Working with protobuf has been a huge pain for me, personally -- sites that make API data available only in older versions of protobuf where there's no available library to decode in a popular language. JSON and zip are easy, universal, accessible standards in ways that protobuf simply isn't.

So that's why I'm saying, there's really something to be said for zipped JSON. You point out that you "usually need to decompress the whole thing in memory", and that's precisely what most of my comment was about -- handling it efficiently so you don't.

And it's not like protobuf is inherently any better at that anyways -- if you want to access a record in the middle of the file, you've got to stream the whole file up to that point to get to at it. It doesn't support random access in any native way.

So I'm kind of bummed out my original comment is being downvoted -- I'm making an actual serious proposal in it. I think zipped JSON should actually be taken seriously as a file format in its own right, especially with much more memory-efficient decoding.

2 replies

IshKebab • 4 days ago

> And it's not like protobuf is inherently any better at that anyways -- if you want to access a record in the middle of the file, you've got to stream the whole file up to that point to get to at it.

Not true. Libraries may not commonly expose the functionality but Protobuf uses tag-length-value so you can very quickly skip to the part of a file you want. In the worst case it will still be orders of magnitude faster than JSON.

Your proposal sounds very complicated and fragile, and doesn't solve significant issues with JSON like zero-copy, storing numbers and byte arrays directly, etc.

1 reply

crazygringo • 4 days ago

Protobuf doesn't include any kind of indexing. You can't just jump to a 5,000th record without traversing through the previous 4,999 ones. So no, you can't generally skip to some specific part. You've got to stream from the beginning, just like JSON.

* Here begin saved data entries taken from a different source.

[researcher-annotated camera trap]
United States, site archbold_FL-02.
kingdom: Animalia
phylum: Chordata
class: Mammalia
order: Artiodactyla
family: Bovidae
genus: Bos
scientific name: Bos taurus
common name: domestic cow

And my proposal is literally the opposite of complicated and fragile. It's just taking two extremely robust and relatively simple existing standards.

It's definitely not perfect, but the entire point is its simplicity and robustness and support, unlike protobuf. And the fact that a library could actually make it much more performant to use, without sacrificing any compatibility with zip or JSON.

jlouis • 5 days ago

Zipped JSON is just massive waste of energy in a battery. We don't want that.

1 reply

crazygringo • 4 days ago

Of all of the drains on batteries, I think it's close to the bottom...

codedokode • 4 days ago

I don't think protobuf is good because it allows reordering fields (which means that the decoder will have to do it too). A good binary format is a format that maps to a C struct, doesn't have field names (or ids or tags) and requires zero decoding.